# [EXERCISE AIM]
Check each line of the entries below for the word "United", and copy the lines that have it.

Dataset entries:
%%

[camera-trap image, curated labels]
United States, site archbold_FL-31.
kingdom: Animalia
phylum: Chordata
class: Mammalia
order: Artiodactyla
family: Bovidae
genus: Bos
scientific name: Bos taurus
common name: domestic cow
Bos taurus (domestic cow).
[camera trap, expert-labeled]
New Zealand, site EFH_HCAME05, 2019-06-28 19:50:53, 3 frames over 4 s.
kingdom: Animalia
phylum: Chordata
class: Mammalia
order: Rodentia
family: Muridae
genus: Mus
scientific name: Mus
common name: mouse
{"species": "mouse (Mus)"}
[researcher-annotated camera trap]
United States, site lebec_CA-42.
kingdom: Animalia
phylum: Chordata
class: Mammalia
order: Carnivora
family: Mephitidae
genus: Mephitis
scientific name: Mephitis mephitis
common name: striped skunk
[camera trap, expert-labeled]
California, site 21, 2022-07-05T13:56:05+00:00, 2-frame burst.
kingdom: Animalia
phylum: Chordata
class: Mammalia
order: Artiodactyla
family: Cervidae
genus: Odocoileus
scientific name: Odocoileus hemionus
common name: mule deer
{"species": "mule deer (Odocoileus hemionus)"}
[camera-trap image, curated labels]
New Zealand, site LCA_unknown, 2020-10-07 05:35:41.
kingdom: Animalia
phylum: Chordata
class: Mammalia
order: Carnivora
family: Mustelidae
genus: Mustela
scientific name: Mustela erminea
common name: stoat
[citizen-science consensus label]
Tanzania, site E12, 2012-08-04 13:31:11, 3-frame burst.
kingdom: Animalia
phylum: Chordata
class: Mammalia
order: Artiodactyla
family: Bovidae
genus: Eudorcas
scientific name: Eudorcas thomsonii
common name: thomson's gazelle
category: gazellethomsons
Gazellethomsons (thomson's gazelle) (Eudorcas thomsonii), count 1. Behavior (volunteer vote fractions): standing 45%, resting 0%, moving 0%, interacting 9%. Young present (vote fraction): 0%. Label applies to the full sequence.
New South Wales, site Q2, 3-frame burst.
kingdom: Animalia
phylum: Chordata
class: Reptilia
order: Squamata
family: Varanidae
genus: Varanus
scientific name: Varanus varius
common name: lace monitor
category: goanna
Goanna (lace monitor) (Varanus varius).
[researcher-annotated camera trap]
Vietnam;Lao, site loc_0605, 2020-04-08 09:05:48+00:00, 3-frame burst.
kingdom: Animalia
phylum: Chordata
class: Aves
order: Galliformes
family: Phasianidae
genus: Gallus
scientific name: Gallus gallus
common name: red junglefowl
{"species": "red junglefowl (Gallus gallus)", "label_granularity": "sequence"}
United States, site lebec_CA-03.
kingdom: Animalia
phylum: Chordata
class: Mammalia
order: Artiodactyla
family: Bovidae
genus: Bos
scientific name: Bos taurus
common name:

%%

# [WRITTEN ANSWER]
United States, site archbold_FL-31.
United States, site lebec_CA-42.
United States, site lebec_CA-03.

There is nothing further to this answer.